[Prompt]: In the listing that follows, the range to quote begins at the line that has "3m (no Q&A)" and ends after the line that has "4m(no Clock stop)"; quote it verbatim and add nothing.

=== Section Start ===

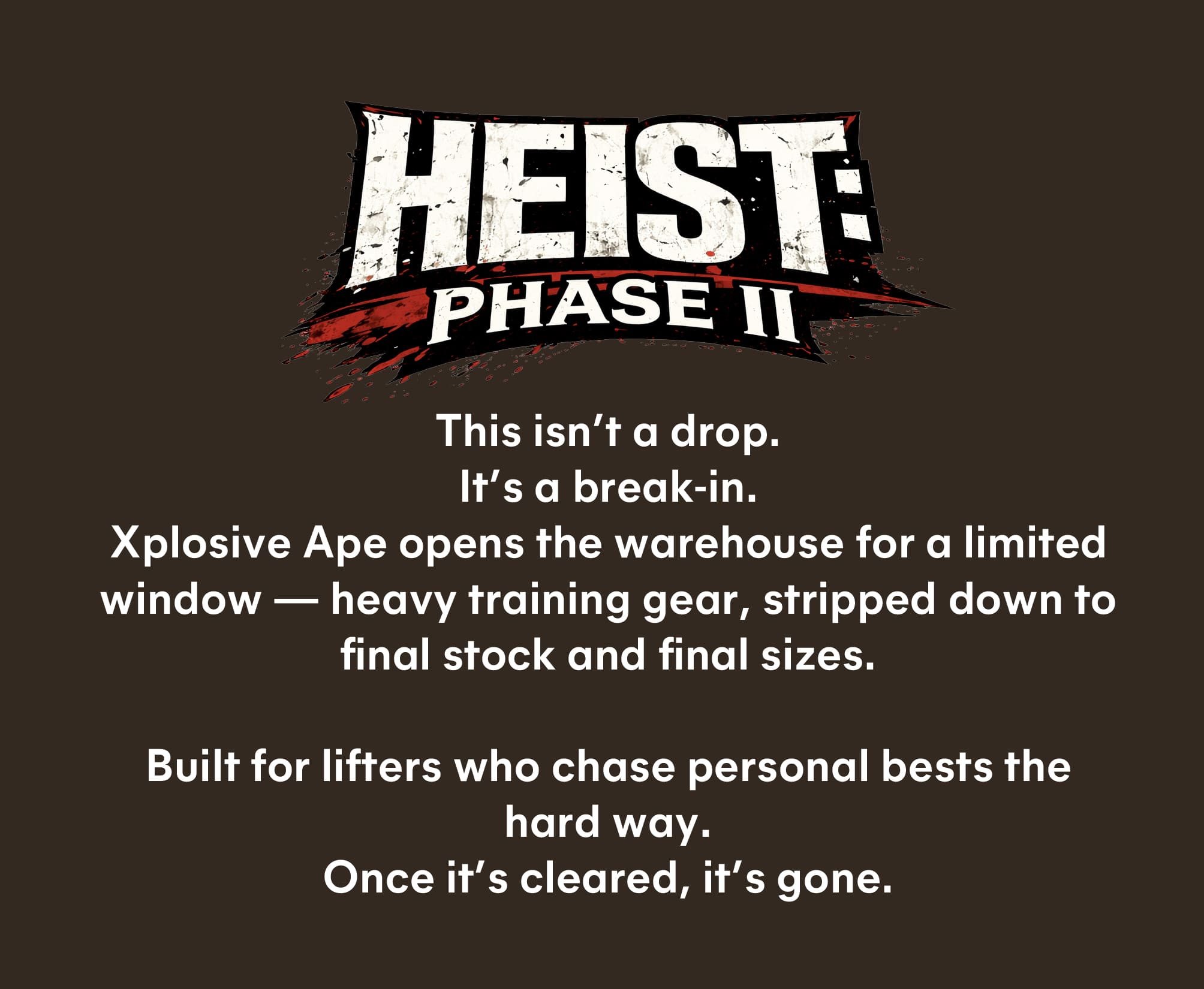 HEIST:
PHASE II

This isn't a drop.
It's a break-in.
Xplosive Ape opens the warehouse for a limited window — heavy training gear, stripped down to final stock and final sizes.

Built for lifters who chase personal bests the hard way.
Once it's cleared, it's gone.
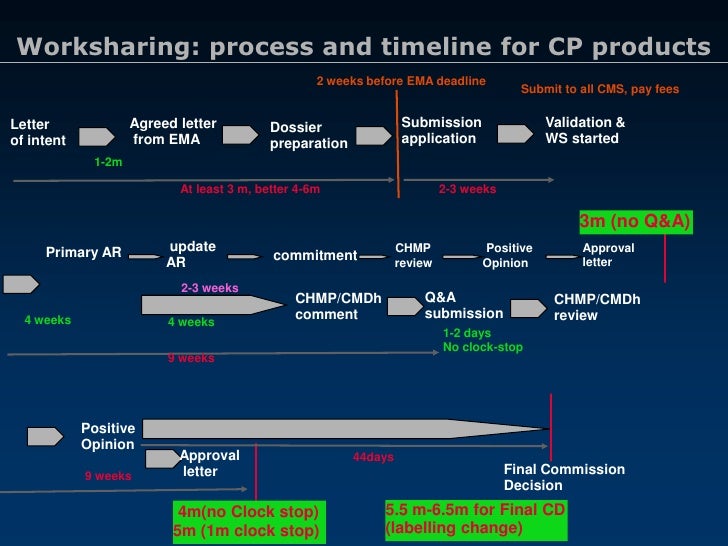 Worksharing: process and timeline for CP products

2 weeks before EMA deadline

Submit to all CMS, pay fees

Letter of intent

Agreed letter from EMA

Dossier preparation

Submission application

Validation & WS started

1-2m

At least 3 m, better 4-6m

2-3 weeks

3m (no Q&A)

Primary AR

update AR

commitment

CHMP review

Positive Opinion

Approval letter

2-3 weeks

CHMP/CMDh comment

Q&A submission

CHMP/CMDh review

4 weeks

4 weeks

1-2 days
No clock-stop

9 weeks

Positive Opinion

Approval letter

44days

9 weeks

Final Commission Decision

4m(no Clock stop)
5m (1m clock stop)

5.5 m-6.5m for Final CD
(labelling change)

=== Section End ===
=== Section Start ===

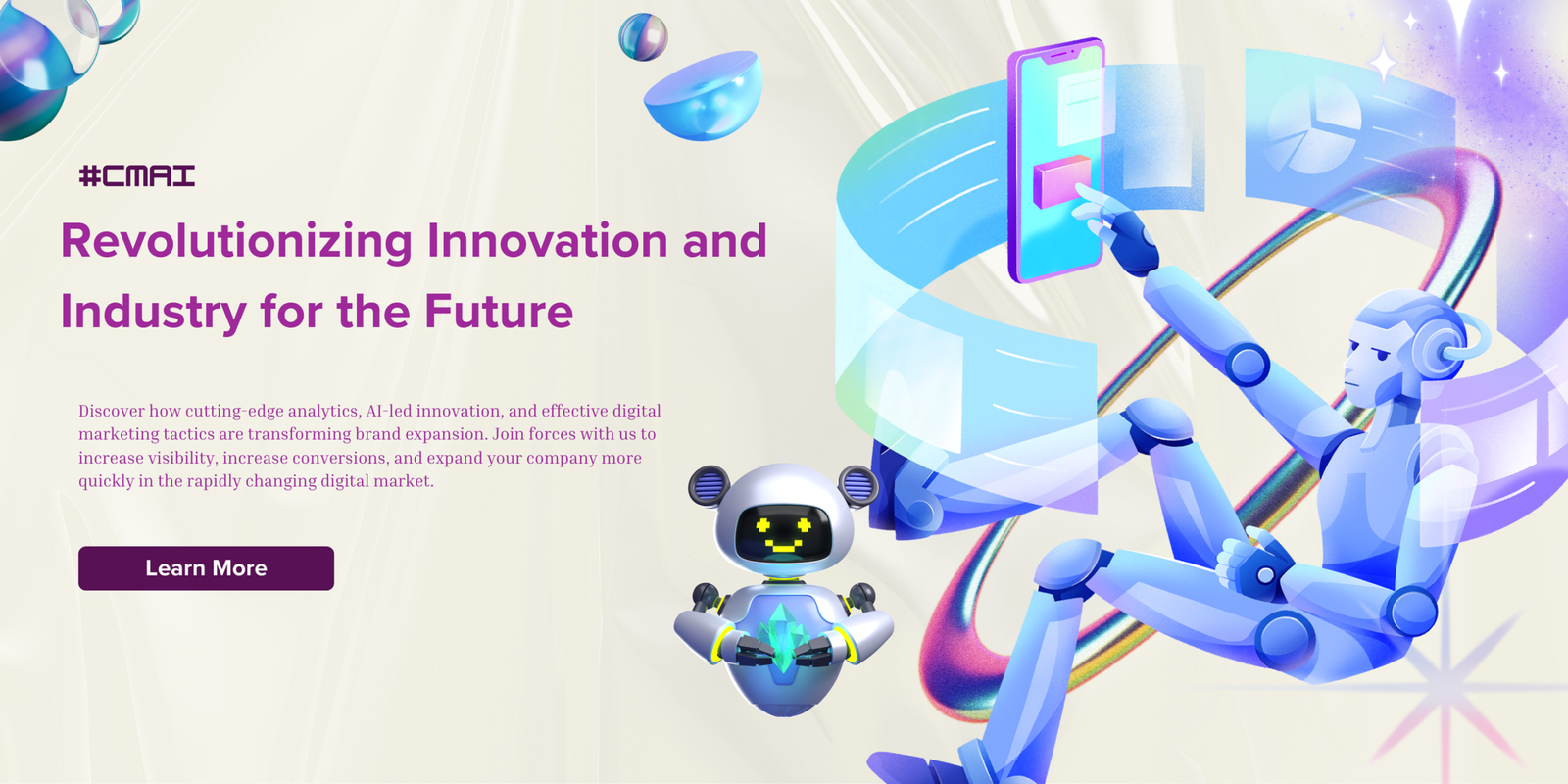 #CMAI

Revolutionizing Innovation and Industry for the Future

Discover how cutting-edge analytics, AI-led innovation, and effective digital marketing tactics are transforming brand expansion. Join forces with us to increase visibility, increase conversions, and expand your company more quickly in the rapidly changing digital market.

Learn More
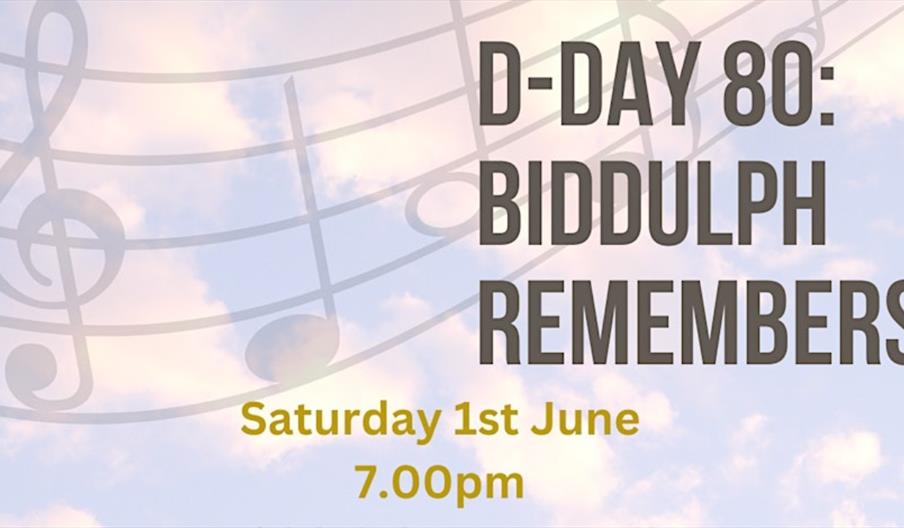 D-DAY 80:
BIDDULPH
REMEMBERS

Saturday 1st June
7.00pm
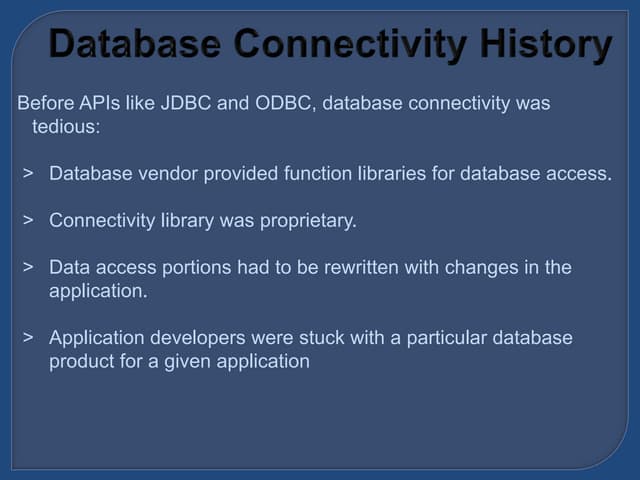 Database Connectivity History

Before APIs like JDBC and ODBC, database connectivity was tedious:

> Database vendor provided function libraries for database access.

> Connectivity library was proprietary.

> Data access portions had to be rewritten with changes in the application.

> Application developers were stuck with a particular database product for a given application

=== Section End ===
=== Section Start ===

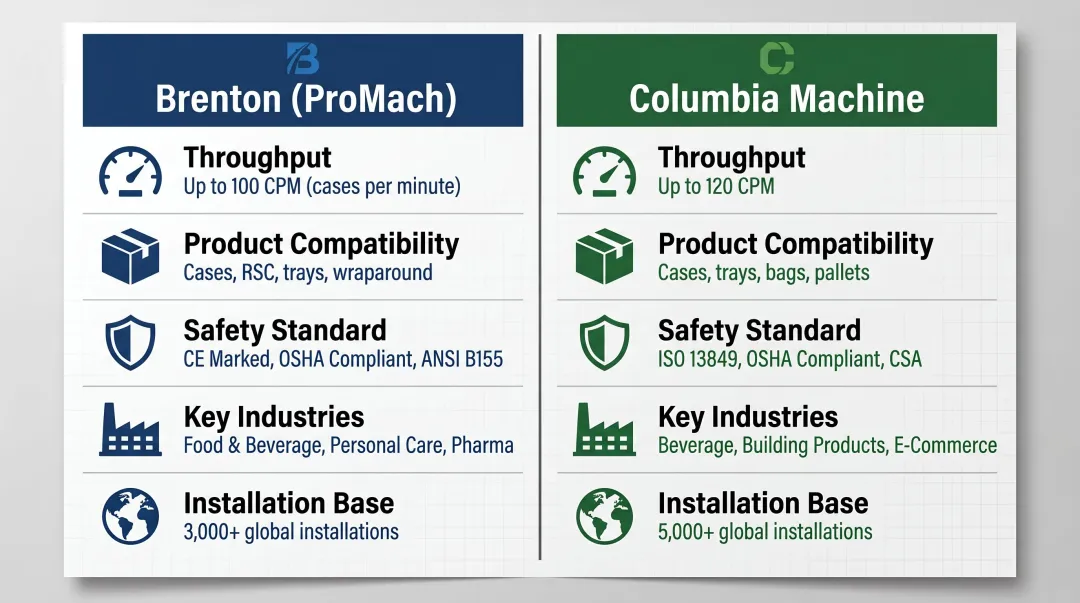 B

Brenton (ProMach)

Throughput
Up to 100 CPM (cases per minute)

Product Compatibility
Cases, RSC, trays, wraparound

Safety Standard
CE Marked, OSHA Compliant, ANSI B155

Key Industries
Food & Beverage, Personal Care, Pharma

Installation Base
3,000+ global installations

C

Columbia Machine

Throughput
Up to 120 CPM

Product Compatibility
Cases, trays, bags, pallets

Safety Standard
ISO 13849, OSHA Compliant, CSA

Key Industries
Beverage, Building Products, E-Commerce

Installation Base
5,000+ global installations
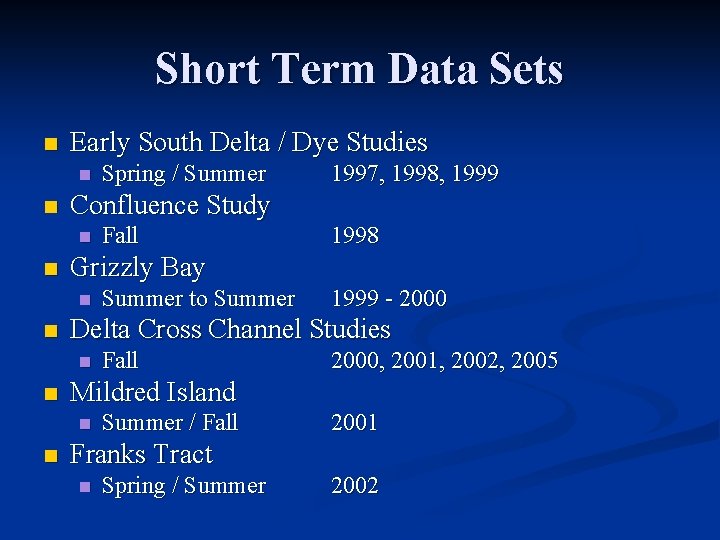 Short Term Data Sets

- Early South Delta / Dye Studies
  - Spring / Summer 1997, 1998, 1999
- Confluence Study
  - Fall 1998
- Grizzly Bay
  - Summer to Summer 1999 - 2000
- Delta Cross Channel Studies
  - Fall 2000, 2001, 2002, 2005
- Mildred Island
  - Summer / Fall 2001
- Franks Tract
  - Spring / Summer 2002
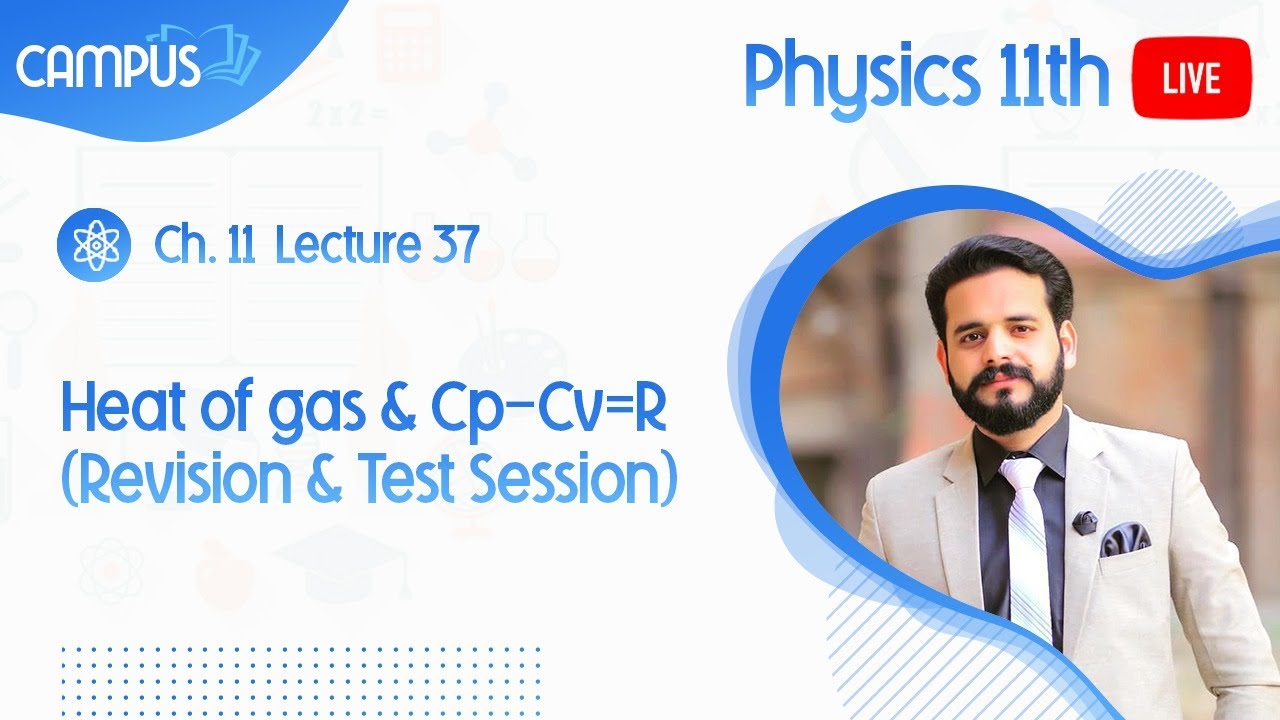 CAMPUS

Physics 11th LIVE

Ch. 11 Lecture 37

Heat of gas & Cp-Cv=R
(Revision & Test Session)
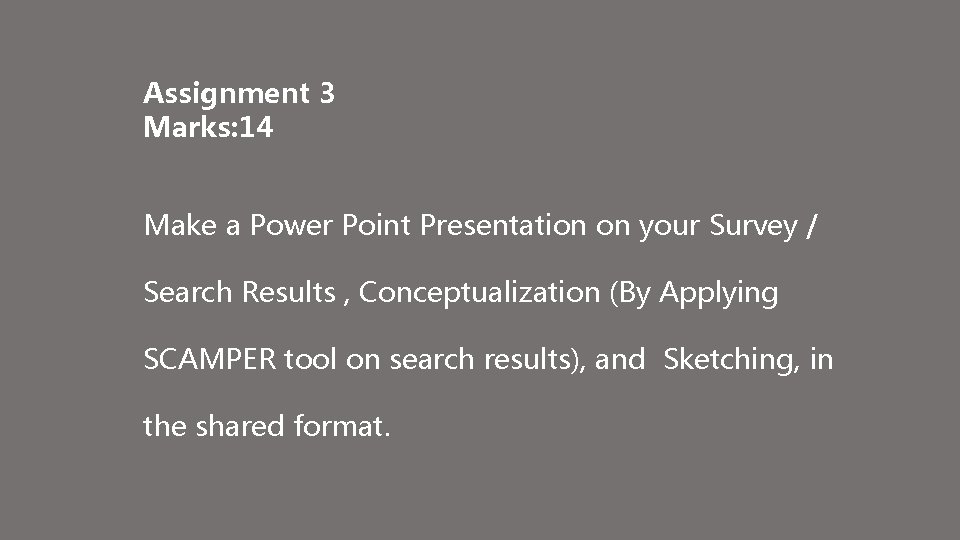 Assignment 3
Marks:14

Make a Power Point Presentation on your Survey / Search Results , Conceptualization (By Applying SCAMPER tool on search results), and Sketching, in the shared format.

=== Section End ===

[Completed exercise]:
3m (no Q&A)

Primary AR

update AR

commitment

CHMP review

Positive Opinion

Approval letter

2-3 weeks

CHMP/CMDh comment

Q&A submission

CHMP/CMDh review

4 weeks

4 weeks

1-2 days
No clock-stop

9 weeks

Positive Opinion

Approval letter

44days

9 weeks

Final Commission Decision

4m(no Clock stop)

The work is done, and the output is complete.